I am less interested in proposing ways in which to compensate victims of state action for the harms suffered, than in trying to encourage the thinking that will put an end to victimization, whether by the state or other forces. Each of us has the energy to walk away from state systems that only loot, maim, kill, or destroy. All that we require is the existential courage to assert our own self-ownership.
But for those who would like to see a government program to compensate the many, many victims of warfare, one might consider a suggestion grounded in economic thinking. The pursuit of our self-interests involves not only trying to maximize income but to minimize costs. Those who control and direct the state’s war-making system consist of what are referred to as the “military-industrial complex.” These are the business firms that both design and produce weapons systems – at a hefty profit in doing so – as well as help to direct the foreign policies of the United States in order to ensure desirable levels of international conflicts upon which their economic interests depend.

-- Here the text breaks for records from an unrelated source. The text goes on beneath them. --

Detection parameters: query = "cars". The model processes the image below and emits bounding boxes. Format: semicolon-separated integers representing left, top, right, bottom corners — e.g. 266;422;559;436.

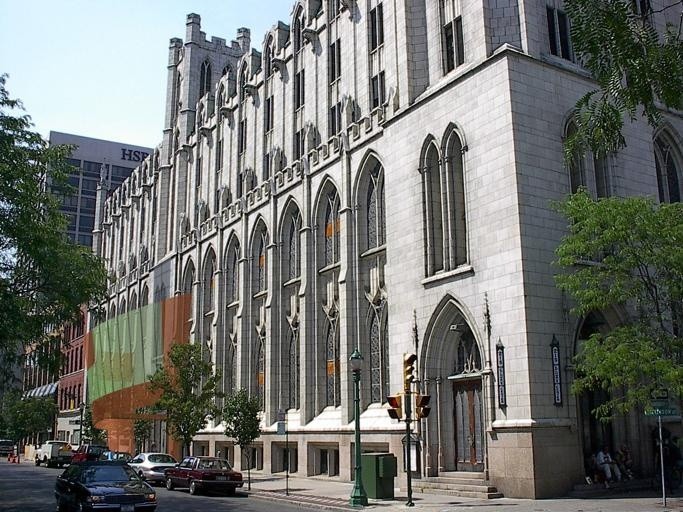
34;440;244;512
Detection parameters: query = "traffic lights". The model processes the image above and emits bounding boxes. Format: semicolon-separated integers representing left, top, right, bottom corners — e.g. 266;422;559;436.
386;395;402;419
404;353;417;384
417;395;431;417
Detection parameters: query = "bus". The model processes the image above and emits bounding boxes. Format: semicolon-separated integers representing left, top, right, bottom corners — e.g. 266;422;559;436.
0;439;14;457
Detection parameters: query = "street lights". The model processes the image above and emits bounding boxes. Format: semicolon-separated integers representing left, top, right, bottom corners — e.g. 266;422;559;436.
79;401;85;446
348;348;368;508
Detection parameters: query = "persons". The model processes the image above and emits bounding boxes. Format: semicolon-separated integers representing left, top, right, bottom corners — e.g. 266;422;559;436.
650;417;683;496
585;445;634;488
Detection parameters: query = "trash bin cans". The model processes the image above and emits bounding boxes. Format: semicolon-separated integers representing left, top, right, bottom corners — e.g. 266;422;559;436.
360;452;397;499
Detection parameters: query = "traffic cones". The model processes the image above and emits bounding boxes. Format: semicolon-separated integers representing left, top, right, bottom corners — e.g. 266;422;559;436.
7;454;20;464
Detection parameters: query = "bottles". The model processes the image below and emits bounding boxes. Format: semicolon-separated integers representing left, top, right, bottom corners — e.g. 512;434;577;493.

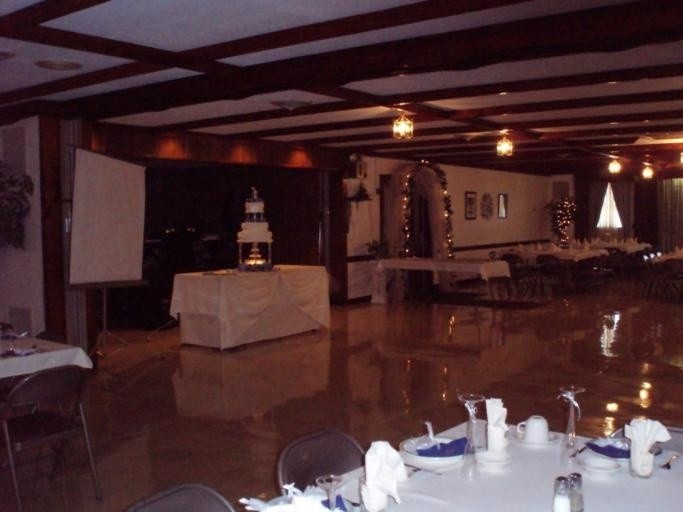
553;473;583;512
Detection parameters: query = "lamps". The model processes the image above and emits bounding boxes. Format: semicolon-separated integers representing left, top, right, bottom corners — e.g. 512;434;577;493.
494;134;514;156
393;112;413;141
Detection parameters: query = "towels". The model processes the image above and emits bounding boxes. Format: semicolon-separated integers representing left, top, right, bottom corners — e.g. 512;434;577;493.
359;435;409;512
624;416;673;478
475;395;513;478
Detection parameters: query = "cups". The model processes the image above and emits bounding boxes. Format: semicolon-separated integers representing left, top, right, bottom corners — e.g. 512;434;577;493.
359;477;389;512
457;392;512;483
632;442;656;477
518;415;550;438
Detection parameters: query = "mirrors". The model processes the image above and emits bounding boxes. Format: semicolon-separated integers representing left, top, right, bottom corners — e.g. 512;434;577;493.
498;193;508;219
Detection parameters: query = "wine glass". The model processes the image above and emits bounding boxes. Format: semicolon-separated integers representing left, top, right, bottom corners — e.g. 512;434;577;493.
1;329;29;354
316;474;348;510
561;384;586;468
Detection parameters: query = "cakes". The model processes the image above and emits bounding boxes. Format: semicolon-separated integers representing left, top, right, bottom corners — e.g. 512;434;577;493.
237;187;273;241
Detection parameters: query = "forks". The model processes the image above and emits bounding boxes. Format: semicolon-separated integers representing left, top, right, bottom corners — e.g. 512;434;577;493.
663;455;678;470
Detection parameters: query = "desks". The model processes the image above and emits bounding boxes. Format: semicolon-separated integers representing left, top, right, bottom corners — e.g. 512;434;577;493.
174;264;328;353
482;237;683;307
169;335;331;419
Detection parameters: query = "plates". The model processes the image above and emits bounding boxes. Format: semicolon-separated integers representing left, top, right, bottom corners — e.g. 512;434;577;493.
397;436;468;468
584;457;622;474
588;436;663;463
506;433;561;446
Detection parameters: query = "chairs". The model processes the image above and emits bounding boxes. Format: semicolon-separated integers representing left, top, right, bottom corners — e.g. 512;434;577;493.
31;326;99;362
276;427;368;495
0;364;102;512
123;481;235;512
606;424;682;457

There are enormous financial costs such firms must bear in order to secure the right mix of governmental policies that will advance their purposes (e.g., defense spending, foreign policy commitments). Substantial amounts of money must be contributed to politicians (e.g., campaign contributions, multi-millions of dollars for speaking fees) as well as lobbyist fees and public propagandizing advertising expenses. The costs of paying for injuries received by soldiers are, on the other hand, like so many of the unwanted costs of our behavior, simply imposed upon others. A factory that spews smoke onto the lands of neighbors, or dumps industrial wastes into rivers or underground water systems; or the sports teams that insist upon taxpayers paying for the construction of stadia; or the corporation that calls upon the state to use its powers of eminent domain to obtain land without having to negotiate with an owner, are the better-known examples of what economists so appropriately refer to as “socializing the costs.”
But living life responsibly necessitates actors bearing all of the costs of their actions – and, as a corollary, enjoying all of the benefits thereof. Wounded soldiers are an inevitable cost of the war system. Efforts are made to shift this expense to taxpayers who, in any political society, are the default debtors of all state action. Wars that are generated and maintained so that weapons manufacturers, banks, and other corporate-state interests can profit from the carnage, incur costs that, in a world that likes to talk of “responsible behavior,” should be directly borne by those who benefit from this deadly racket. Just as the farmer who sets fire to last season’s crop-stubble is required to compensate his neighbor should the fire escape onto the neighbor’s land and burn down his house, so too, should those who profit from sending other people’s children to war be obliged to pay the costs of helping the returning soldiers to heal. If those who profit so greatly from promoting the slaughter of others were required to internalize these costs, their pro-war incentives would be reduced.